_WORK TO COMPLETE_
Return every one of the rows below verbatim, omitting the pictures.

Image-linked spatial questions
::::::::::

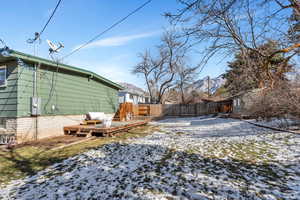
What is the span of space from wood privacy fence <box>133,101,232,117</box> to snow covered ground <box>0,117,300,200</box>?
1215cm

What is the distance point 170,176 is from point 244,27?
5.72 m

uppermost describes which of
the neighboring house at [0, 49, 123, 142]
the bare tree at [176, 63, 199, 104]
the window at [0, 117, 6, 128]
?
the bare tree at [176, 63, 199, 104]

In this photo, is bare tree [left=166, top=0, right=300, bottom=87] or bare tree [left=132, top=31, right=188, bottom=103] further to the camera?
bare tree [left=132, top=31, right=188, bottom=103]

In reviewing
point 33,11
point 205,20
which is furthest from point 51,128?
point 205,20

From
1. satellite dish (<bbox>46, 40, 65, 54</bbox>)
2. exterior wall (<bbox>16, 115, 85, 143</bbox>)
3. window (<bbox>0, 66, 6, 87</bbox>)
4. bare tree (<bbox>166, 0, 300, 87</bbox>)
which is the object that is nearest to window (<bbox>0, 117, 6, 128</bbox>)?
exterior wall (<bbox>16, 115, 85, 143</bbox>)

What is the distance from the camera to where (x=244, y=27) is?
18.1 feet

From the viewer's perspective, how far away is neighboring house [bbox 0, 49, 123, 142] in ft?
18.0

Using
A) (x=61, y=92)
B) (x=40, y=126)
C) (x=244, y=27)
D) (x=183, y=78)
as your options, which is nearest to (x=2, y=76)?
(x=61, y=92)

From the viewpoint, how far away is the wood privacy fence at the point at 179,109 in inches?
649

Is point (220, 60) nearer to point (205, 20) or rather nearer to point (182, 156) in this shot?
point (205, 20)

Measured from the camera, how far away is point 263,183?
2506mm

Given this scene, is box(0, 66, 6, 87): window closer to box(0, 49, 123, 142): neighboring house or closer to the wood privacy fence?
box(0, 49, 123, 142): neighboring house

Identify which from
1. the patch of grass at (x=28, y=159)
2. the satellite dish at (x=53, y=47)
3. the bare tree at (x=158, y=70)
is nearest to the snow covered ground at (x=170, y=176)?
the patch of grass at (x=28, y=159)

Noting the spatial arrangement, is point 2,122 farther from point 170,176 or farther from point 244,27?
point 244,27
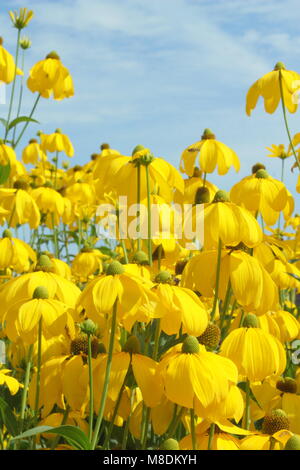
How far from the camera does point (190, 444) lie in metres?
1.32

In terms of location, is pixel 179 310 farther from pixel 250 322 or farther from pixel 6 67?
pixel 6 67

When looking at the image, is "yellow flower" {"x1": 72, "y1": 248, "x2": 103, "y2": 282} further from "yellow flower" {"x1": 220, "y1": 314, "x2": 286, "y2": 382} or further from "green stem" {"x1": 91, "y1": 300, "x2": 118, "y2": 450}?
"green stem" {"x1": 91, "y1": 300, "x2": 118, "y2": 450}

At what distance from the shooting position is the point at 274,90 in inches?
102

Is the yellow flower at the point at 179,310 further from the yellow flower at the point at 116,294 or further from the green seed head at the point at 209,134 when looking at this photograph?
the green seed head at the point at 209,134

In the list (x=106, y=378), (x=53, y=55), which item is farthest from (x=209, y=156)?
(x=53, y=55)

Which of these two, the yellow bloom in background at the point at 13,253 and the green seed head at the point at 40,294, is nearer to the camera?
the green seed head at the point at 40,294

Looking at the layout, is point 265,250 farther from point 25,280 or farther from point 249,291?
point 25,280

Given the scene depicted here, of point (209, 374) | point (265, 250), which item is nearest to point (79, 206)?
point (265, 250)

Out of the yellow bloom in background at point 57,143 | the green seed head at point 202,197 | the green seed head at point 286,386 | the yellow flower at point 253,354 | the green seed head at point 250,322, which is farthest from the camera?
the yellow bloom in background at point 57,143

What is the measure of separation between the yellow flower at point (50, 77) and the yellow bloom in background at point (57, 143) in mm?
991

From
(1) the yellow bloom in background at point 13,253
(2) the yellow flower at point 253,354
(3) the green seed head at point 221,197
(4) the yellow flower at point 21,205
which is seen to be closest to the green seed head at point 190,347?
(2) the yellow flower at point 253,354

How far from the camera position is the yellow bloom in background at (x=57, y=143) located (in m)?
4.75

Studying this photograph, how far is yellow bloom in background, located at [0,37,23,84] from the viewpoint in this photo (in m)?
2.99

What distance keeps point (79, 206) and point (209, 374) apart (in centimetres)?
378
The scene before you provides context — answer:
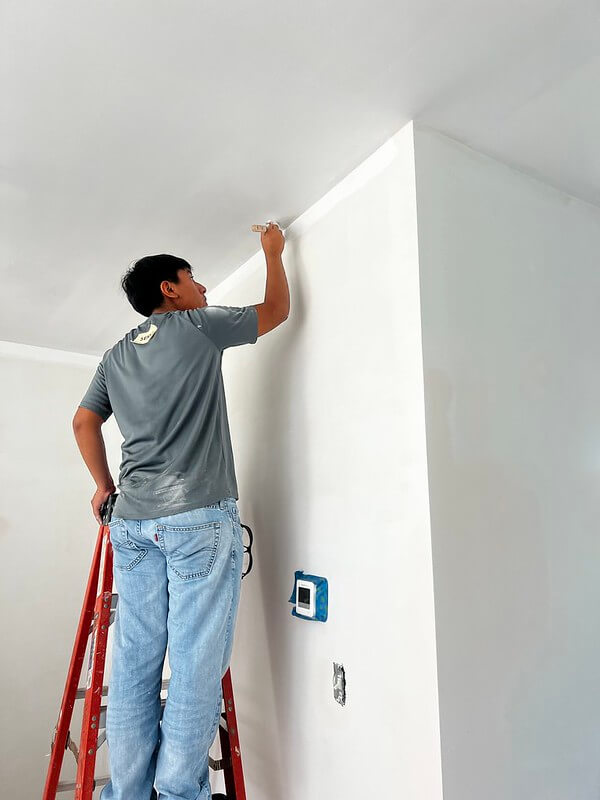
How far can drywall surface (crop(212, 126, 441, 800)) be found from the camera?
1.26 meters

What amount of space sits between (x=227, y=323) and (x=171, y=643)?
0.84 metres

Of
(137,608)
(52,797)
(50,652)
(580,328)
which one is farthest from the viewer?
(50,652)

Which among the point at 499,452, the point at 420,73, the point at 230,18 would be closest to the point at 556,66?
the point at 420,73

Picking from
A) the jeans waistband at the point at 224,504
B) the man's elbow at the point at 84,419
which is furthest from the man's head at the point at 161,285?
the jeans waistband at the point at 224,504

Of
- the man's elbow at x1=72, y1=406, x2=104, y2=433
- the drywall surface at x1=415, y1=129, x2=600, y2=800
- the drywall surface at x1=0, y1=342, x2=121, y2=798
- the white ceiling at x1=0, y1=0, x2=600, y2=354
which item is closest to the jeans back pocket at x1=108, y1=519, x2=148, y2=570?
the man's elbow at x1=72, y1=406, x2=104, y2=433

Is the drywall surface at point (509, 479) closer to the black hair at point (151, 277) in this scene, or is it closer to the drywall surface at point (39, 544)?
the black hair at point (151, 277)

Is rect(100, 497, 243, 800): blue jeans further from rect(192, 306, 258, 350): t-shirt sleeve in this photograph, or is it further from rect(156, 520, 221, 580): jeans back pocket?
rect(192, 306, 258, 350): t-shirt sleeve

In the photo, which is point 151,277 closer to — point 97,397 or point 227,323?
point 227,323

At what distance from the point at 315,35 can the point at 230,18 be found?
0.56 feet

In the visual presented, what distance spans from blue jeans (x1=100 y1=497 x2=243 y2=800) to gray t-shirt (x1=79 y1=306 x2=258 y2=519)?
0.06 meters

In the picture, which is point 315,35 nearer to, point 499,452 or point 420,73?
point 420,73

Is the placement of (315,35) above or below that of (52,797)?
above

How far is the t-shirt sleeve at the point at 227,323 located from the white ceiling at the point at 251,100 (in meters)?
0.39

::::::::::

_PROBLEM SOLUTION_
What is the span of space from wood privacy fence <box>133,101,232,117</box> to snow covered ground <box>0,117,300,200</box>?
1215cm

What is the distance point 170,176 is from point 244,27?
5.72 m

uppermost describes which of
the neighboring house at [0, 49, 123, 142]
the bare tree at [176, 63, 199, 104]
the window at [0, 117, 6, 128]
?
the bare tree at [176, 63, 199, 104]

In this photo, is bare tree [left=166, top=0, right=300, bottom=87] or bare tree [left=132, top=31, right=188, bottom=103] further to the camera?
bare tree [left=132, top=31, right=188, bottom=103]

In reviewing
point 33,11
point 205,20
which is furthest from point 51,128?
point 205,20

From
1. satellite dish (<bbox>46, 40, 65, 54</bbox>)
2. exterior wall (<bbox>16, 115, 85, 143</bbox>)
3. window (<bbox>0, 66, 6, 87</bbox>)
4. bare tree (<bbox>166, 0, 300, 87</bbox>)
which is the object that is nearest to window (<bbox>0, 117, 6, 128</bbox>)?
exterior wall (<bbox>16, 115, 85, 143</bbox>)

What is the distance from the camera to where (x=244, y=27) is?
18.1 feet

From the viewer's perspective, how far away is neighboring house [bbox 0, 49, 123, 142] in ft?
18.0

Using
A) (x=61, y=92)
B) (x=40, y=126)
C) (x=244, y=27)
D) (x=183, y=78)
as your options, which is nearest to (x=2, y=76)?
(x=61, y=92)

From the viewpoint, how far away is the wood privacy fence at the point at 179,109 in inches?
649

Is point (220, 60) nearer to point (205, 20) or rather nearer to point (182, 156) in this shot?
point (205, 20)

Measured from the camera, how far away is point 263,183?
2506mm

Given this scene, is box(0, 66, 6, 87): window closer to box(0, 49, 123, 142): neighboring house or closer to the wood privacy fence?
box(0, 49, 123, 142): neighboring house

Identify which from
1. the patch of grass at (x=28, y=159)
2. the satellite dish at (x=53, y=47)
3. the bare tree at (x=158, y=70)
is nearest to the snow covered ground at (x=170, y=176)?
the patch of grass at (x=28, y=159)

Noting the spatial arrangement, is point 2,122 farther from point 170,176 or farther from point 244,27?
point 244,27
How far from the camera does point (190, 444) lie in metres?
1.32

In terms of location, is pixel 179 310 farther from pixel 250 322 or farther from pixel 6 67?
pixel 6 67

When looking at the image, is "yellow flower" {"x1": 72, "y1": 248, "x2": 103, "y2": 282} further from "yellow flower" {"x1": 220, "y1": 314, "x2": 286, "y2": 382} or further from "green stem" {"x1": 91, "y1": 300, "x2": 118, "y2": 450}?
"green stem" {"x1": 91, "y1": 300, "x2": 118, "y2": 450}

At what distance from the shooting position is the point at 274,90 in inches?
102

Is the yellow flower at the point at 179,310 further from the yellow flower at the point at 116,294 or further from the green seed head at the point at 209,134 when looking at this photograph?
the green seed head at the point at 209,134

In the list (x=106, y=378), (x=53, y=55), which item is farthest from (x=209, y=156)?
(x=53, y=55)

Which of these two, the yellow bloom in background at the point at 13,253 and the green seed head at the point at 40,294, is nearer to the camera?
the green seed head at the point at 40,294

Looking at the layout, is point 265,250 farther from point 25,280 or farther from point 249,291?
point 25,280

Given the scene depicted here, of point (209, 374) | point (265, 250), which item is nearest to point (79, 206)?
point (265, 250)

Out of the yellow bloom in background at point 57,143 | the green seed head at point 202,197 | the green seed head at point 286,386 | the yellow flower at point 253,354 | the green seed head at point 250,322, which is farthest from the camera?
the yellow bloom in background at point 57,143

What is the measure of separation between the yellow flower at point (50, 77) and the yellow bloom in background at point (57, 143) in mm?
991

From
(1) the yellow bloom in background at point 13,253
(2) the yellow flower at point 253,354
(3) the green seed head at point 221,197
(4) the yellow flower at point 21,205
which is seen to be closest to the green seed head at point 190,347?
(2) the yellow flower at point 253,354

How far from the camera position is the yellow bloom in background at (x=57, y=143) located (in m)?
4.75

Studying this photograph, how far is yellow bloom in background, located at [0,37,23,84] from the viewpoint in this photo (in m)?
2.99

What distance keeps point (79, 206) and point (209, 374) apart (in centimetres)?
378
The scene before you provides context — answer:
How far can drywall surface (crop(212, 126, 441, 800)) be found from the camera?
1.26 meters

What amount of space sits between (x=227, y=323) and (x=171, y=643)?
0.84 metres

Of
(137,608)
(52,797)
(50,652)
(580,328)
which one is farthest from the viewer?
(50,652)

Which among the point at 499,452, the point at 420,73, the point at 230,18 would be closest to the point at 556,66?
the point at 420,73

Picking from
A) the jeans waistband at the point at 224,504
B) the man's elbow at the point at 84,419
which is furthest from the man's head at the point at 161,285?
the jeans waistband at the point at 224,504

Of
- the man's elbow at x1=72, y1=406, x2=104, y2=433
- the drywall surface at x1=415, y1=129, x2=600, y2=800
- the drywall surface at x1=0, y1=342, x2=121, y2=798
- the white ceiling at x1=0, y1=0, x2=600, y2=354
which item is closest to the jeans back pocket at x1=108, y1=519, x2=148, y2=570?
the man's elbow at x1=72, y1=406, x2=104, y2=433

Is the drywall surface at point (509, 479) closer to the black hair at point (151, 277) in this scene, or is it closer to the drywall surface at point (39, 544)?
the black hair at point (151, 277)

Is rect(100, 497, 243, 800): blue jeans further from rect(192, 306, 258, 350): t-shirt sleeve in this photograph, or is it further from rect(156, 520, 221, 580): jeans back pocket?
rect(192, 306, 258, 350): t-shirt sleeve

In the photo, which is point 151,277 closer to — point 97,397 or point 227,323?
point 227,323

At what distance from the point at 315,35 can the point at 230,18 be found?
0.56 feet

In the visual presented, what distance spans from blue jeans (x1=100 y1=497 x2=243 y2=800) to gray t-shirt (x1=79 y1=306 x2=258 y2=519)?
0.06 meters

In the picture, which is point 315,35 nearer to, point 499,452 or point 420,73?
point 420,73

Is the placement of (315,35) above or below that of (52,797)?
above

How far is the t-shirt sleeve at the point at 227,323 located from the white ceiling at the point at 251,100 (in meters)?
0.39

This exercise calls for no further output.